Have you ever tried '::showrev -v' in mdb -k (or kmdb)? We store an
identifier for the build in (I believe) the CTF data for each
individual module.
Accessing this from places other than mdb is definitely possible.
If nothing else:
installed-machine$ what /kernel/drv/sparcv9/fbt
/kernel/drv/sparcv9/fbt:
SunOS 5.11 snv_49 October 2007
bfued-machine$ what /kernel/drv/sparcv9/fbt
/kernel/drv/sparcv9/fbt:
SunOS 5.11 onnv-gate:2007-01-26 October 2007
SunOS Internal Development: gk 2007-01-26 [onnv-gate]
But is that good enough for Services, or is it critical that the data be in
the modinfo output?
Danek
Just to chime in: the modinfo output is useless at worst and confusing at
best. It causes module revision changes when we update copyrights, it
doesn't show revisions when a module built from multiple src files changes
due to a change in some other source file that doesn't have the string.
It's just plain silly, and it should be deleted from the source base.
As Dave and Danek pointed out, the right answer is ::showrev / ::objects -v
in mdb and/or mcs -p and what output.
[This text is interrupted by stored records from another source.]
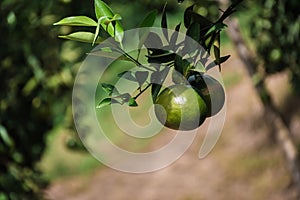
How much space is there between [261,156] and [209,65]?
3.81m

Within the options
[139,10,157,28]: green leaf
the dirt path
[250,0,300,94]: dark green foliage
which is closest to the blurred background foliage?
[250,0,300,94]: dark green foliage

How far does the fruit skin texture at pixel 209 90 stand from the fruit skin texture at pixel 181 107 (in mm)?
20

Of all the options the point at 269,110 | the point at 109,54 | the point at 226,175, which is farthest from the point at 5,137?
the point at 226,175

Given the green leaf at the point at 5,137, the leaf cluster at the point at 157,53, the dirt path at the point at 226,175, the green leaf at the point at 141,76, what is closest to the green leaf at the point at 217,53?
the leaf cluster at the point at 157,53

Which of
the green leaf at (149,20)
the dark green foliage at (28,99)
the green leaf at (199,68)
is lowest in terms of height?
the green leaf at (199,68)

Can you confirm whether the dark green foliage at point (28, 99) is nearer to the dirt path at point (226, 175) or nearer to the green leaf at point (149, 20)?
the green leaf at point (149, 20)

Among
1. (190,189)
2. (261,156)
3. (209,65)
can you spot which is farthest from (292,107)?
(209,65)

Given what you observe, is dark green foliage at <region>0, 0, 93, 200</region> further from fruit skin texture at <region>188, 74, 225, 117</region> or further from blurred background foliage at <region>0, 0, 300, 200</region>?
fruit skin texture at <region>188, 74, 225, 117</region>

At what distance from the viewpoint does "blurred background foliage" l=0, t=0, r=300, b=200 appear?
2123mm

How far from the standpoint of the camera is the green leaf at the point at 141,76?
117 centimetres

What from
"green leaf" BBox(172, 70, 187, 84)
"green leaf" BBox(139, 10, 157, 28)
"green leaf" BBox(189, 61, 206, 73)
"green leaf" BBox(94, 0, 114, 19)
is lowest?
"green leaf" BBox(189, 61, 206, 73)

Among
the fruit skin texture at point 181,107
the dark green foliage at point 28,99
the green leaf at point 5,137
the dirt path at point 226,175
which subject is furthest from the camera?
the dirt path at point 226,175

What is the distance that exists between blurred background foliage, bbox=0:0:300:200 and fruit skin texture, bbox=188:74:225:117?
2.52 ft

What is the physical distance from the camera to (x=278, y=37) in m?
2.29
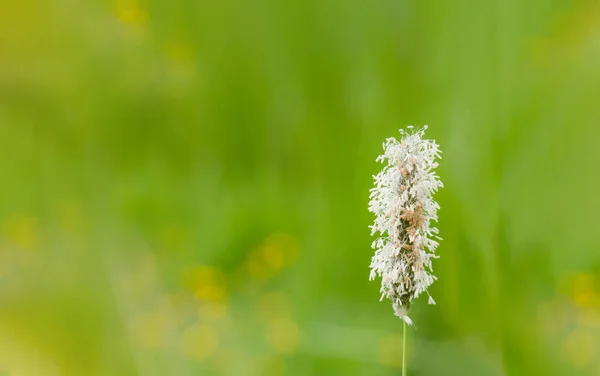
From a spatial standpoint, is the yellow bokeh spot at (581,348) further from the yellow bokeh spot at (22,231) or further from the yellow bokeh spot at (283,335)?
the yellow bokeh spot at (22,231)

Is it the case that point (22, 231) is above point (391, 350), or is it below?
above

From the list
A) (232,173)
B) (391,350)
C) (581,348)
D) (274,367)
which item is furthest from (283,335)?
(581,348)

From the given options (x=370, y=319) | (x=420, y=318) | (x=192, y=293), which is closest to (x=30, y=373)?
(x=192, y=293)

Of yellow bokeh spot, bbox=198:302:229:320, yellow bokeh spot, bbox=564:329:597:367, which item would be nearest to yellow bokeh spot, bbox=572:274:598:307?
yellow bokeh spot, bbox=564:329:597:367

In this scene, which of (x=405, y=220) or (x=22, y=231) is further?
(x=22, y=231)

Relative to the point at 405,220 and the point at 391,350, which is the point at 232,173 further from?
the point at 391,350

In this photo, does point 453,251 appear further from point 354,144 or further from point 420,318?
point 354,144

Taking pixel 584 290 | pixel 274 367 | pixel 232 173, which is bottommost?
pixel 274 367

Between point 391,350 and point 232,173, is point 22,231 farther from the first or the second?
point 391,350

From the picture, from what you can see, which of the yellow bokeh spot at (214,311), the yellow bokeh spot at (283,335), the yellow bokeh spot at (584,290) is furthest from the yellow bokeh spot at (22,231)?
the yellow bokeh spot at (584,290)
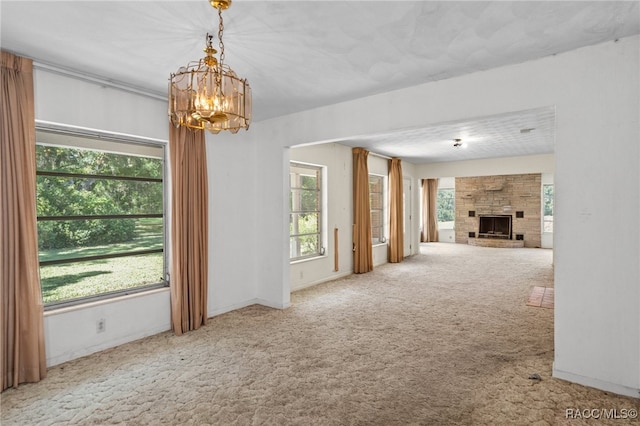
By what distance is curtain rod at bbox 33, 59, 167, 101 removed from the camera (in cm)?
279

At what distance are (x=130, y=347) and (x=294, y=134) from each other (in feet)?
9.57

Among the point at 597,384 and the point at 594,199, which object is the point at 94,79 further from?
the point at 597,384

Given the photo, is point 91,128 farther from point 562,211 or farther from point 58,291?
point 562,211

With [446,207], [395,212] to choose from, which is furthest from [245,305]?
[446,207]

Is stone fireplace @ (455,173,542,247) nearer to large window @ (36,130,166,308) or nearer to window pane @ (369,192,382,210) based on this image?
window pane @ (369,192,382,210)

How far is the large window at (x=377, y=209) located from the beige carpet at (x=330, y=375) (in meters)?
3.42

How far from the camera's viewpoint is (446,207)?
13.0 m

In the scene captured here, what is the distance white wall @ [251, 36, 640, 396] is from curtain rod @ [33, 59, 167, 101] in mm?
3291

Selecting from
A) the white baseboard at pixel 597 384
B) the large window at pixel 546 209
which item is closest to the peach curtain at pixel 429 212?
the large window at pixel 546 209

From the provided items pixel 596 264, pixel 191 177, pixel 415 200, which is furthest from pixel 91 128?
pixel 415 200

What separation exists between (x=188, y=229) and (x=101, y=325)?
3.91ft

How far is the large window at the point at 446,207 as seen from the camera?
12844 mm

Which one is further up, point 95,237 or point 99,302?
point 95,237

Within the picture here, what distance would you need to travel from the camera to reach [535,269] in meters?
7.06
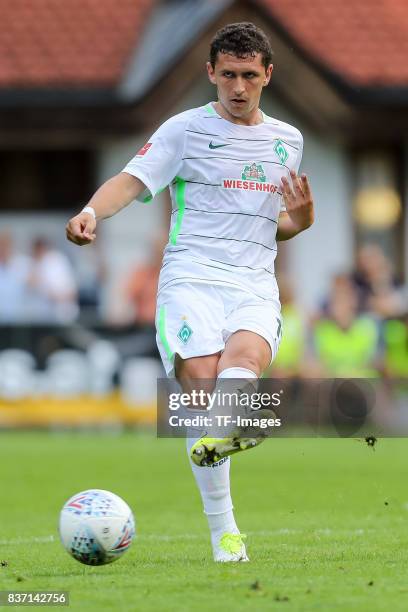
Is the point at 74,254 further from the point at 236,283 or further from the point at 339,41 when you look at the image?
the point at 236,283

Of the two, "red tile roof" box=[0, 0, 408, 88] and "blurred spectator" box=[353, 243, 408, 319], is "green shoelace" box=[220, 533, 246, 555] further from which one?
"red tile roof" box=[0, 0, 408, 88]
In particular, the mdb commands
will have the exact patch number, which is usually what Service needs.
Yet this only works for consolidations using the ctf tools (which I believe
are still in theory consolidation private), and using them properly.
ON, obviously, does the right thing.
NWS use "NWSC" as the ctf label.
Wherever qlc(7D) comes from uses a qlc-specific date/version string.
Other consolidations shipping modules don't use the ctf tools.
While I'll accept most of this conversation is related to ON, it shouldn't
be forgotten that other consolidations, some of whom planning on migrating
to mercurial, will have similar choices to make.
(though the cynic in me fully expects them to all make different choices...
sigh)
The one missing piece is that historically yet another missing Patch process
was proper retrieval of the actual source IDs comprising the patch.
That is, if Patch 12345-67 is for the foo driver, you want either a snapshot
of the source tree for that Patch, or at least a list of the relevant source
files and their SCCS IDs against some gate.